Loading and processing data from S3 using a pushdown predicate fetching the latest written partition from the Glue catalogue
In this example, we have 3 partitions for 3, 4, and 5/10/2022 but they don't have a date partition, only year/month/date. The job runs on the 7/10/2022. The helper will check the creation timestamps of partitons in the Glue catalogue. It will identify that the partition written on 05/10/2022 is the most recent one and that its partition values are 2022, 10 and 5. The pushdown predicate will be created based on these 3 values and the job will load and process this partition only.

Pros

  • This approach never loads more than one day’s worth of data, so it is cheap.
  • It works even if you have no idea when source data was last produced
  • You don't need a GetLatestPartitions query after loading your dataframe
  • You don't need to know the partition keys and they don't need to have one in 'yyyymmdd' format

Cons

  • If the partitions are more granular than a day (i.e. several a day) or less granular, you won't get exactly one day of data
  • Like the previous one, this approach relies on the Glue catalogue being up-to-date and not containing empty partitions.
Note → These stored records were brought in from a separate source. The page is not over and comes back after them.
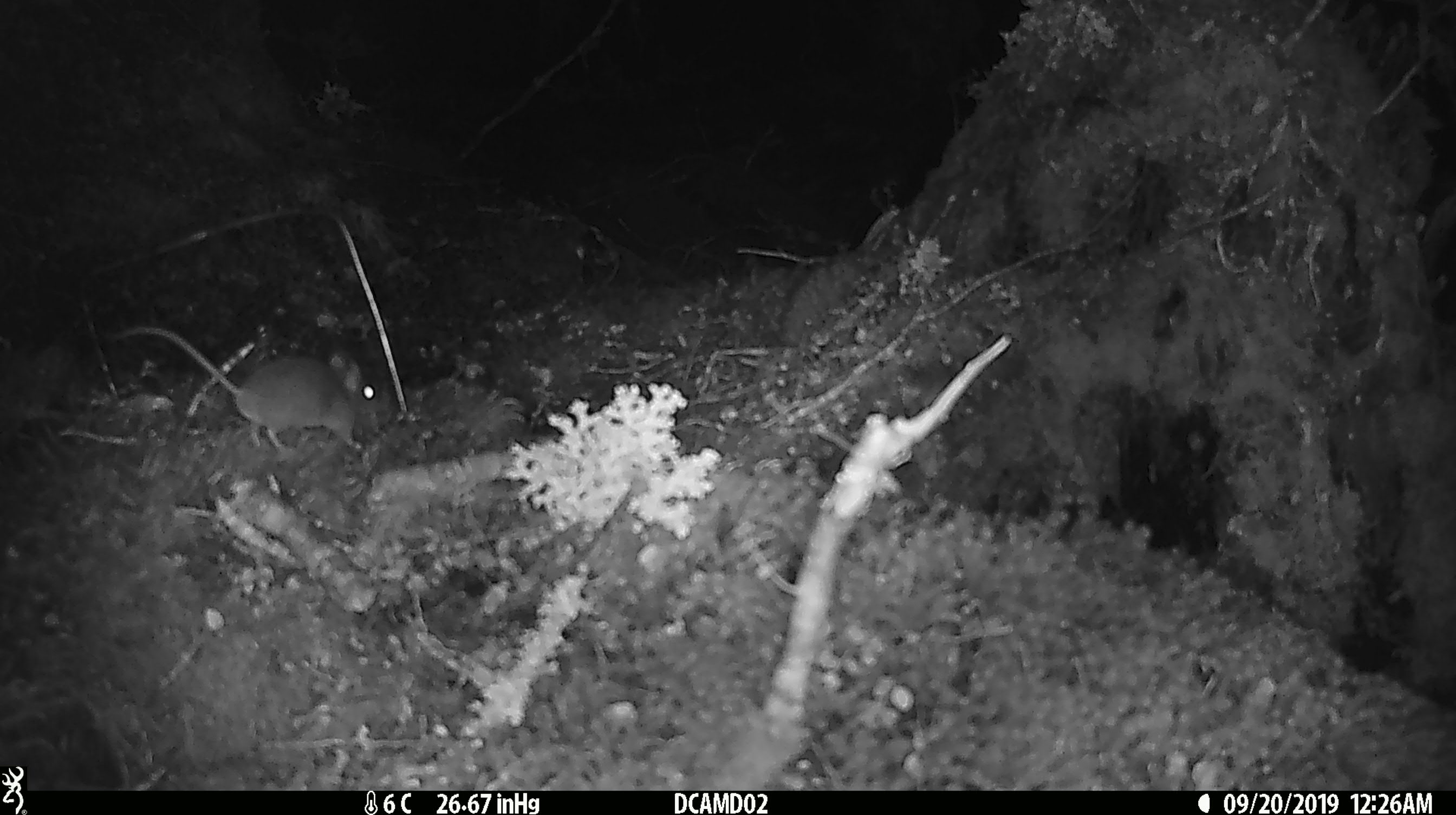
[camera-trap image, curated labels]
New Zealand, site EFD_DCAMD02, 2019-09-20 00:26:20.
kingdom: Animalia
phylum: Chordata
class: Mammalia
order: Rodentia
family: Muridae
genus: Mus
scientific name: Mus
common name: mouse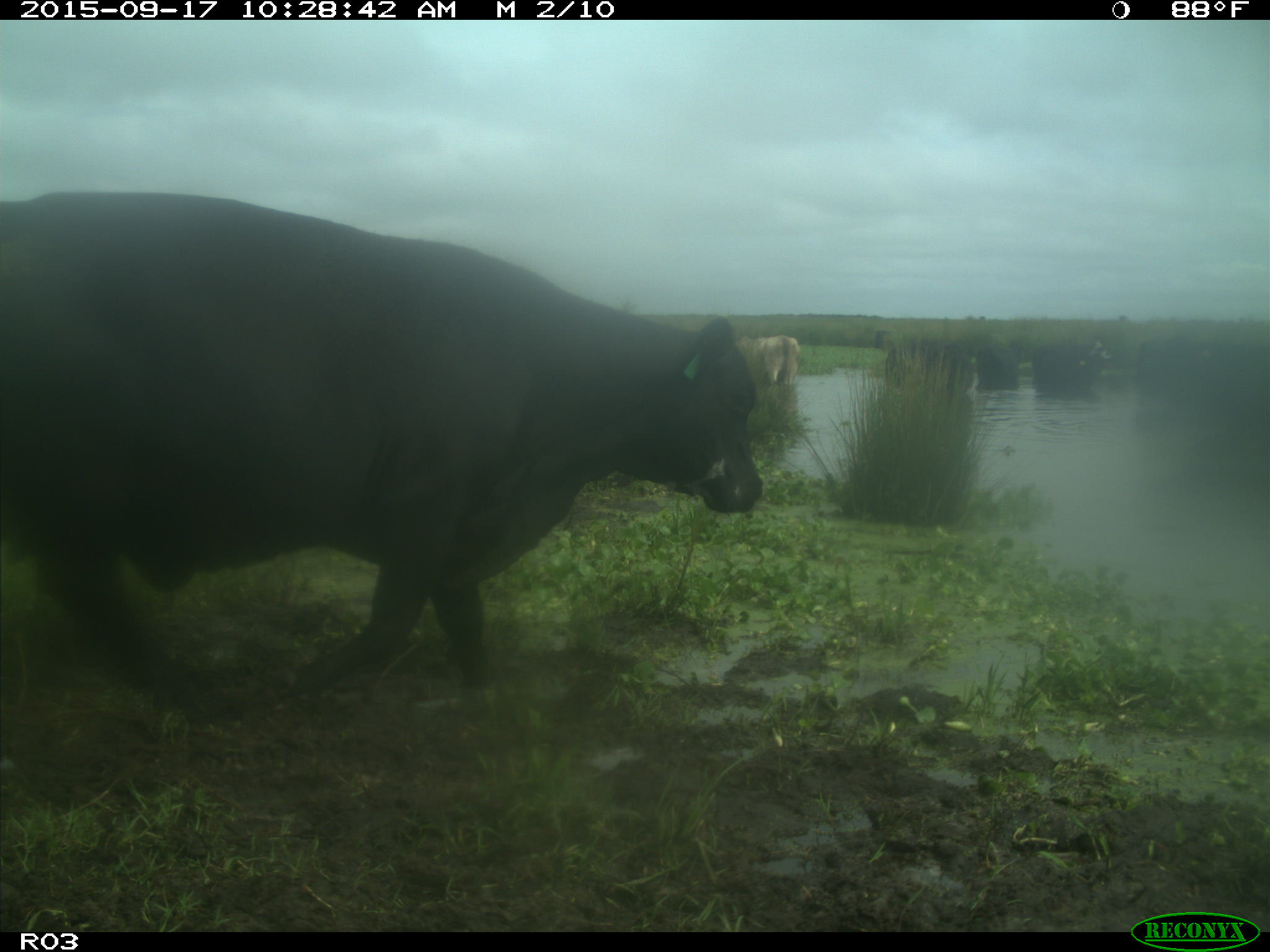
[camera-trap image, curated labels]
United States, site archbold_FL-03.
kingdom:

If data is deleted, we want the corresponding partition to be removed from the catalogue. If crawlers are used to update the catalogue, they must be set up with the non-standard option as below:

Crawler option to delete empty partitions

Scenarios when not to use it

This is not suitable if the catalogue contains deprecated partitions. Not suitable if data is being written more than once a day and you do want to load a full day.

How to use it in a job

  1. Import the DP helper method create_pushdown_predicate_for_latest_written_partition
  2. Call the method in the push_down_predicate option of the createDataFrame block (the example below uses the execution_context to create the data frame but the same can be achieved using create_dynamic_frame.from_catalogue)

Write a pushdown predicate based on the latest written partition from the Glue catalogue

External documentation about pushdown predicates

https://docs.aws.amazon.com/glue/latest/dg/aws-glue-programming-etl-partitions.html https://github.com/LBHackney-IT/Data-Platform/blob/main/scripts/helpers/helpers.py

Filtering data after creating the dataframe

After you have loaded data into a dataframe, you can use a pySpark query that only keeps the latest day from all the loaded data. This will work whatever approach you have used to create the dataframe. It does not rely on the Glue catalogue and on registered partitions, but only on the loaded data content. This method has been used in nearly every job in the early Data Platform.

Pros

Certitude you only are processing one day’s worth of data

Cons

Can be very expensive if you have loaded many partitions in your dataframe.

How to use it in a job

  1. Import the helper function. Several versions of the helper exist:
  • get_latest_partitions is the initial version, it uses a where() clause and the standard columns import_year, import_month and inport_day.
  • get_latest_partitions_optimized is a quicker version using filter() instead of where()
  • get_latest_snapshot_optimized is the same function as above but uses the partition name snapshot_date instead of import_date.
  • get_latest_rows_by_date is the version to use if the partition name is not standard import_date or snapshot_date. This function lets you pass the partition name as a parameter.
  1. Call the method after having loaded the data into a dataframe. It requires a Spark dataframe, not a Glue Dynamic Frame, so you must convert your dynamic frame if necessary.

Using get_latest_snapshot after loading the data

Conclusion

We've covered different approaches to make sure the job only processes the data it needs. Many jobs use both filtering before and after loading data into the dataframe. Normally, using a pushdown predicate based on the lasted partition from the Glue catalogue can be used on its own and doesn't require further filtering. Also remember that working from the Trusted zone is he best way to only get the latest data, without needing to filter out older partitions!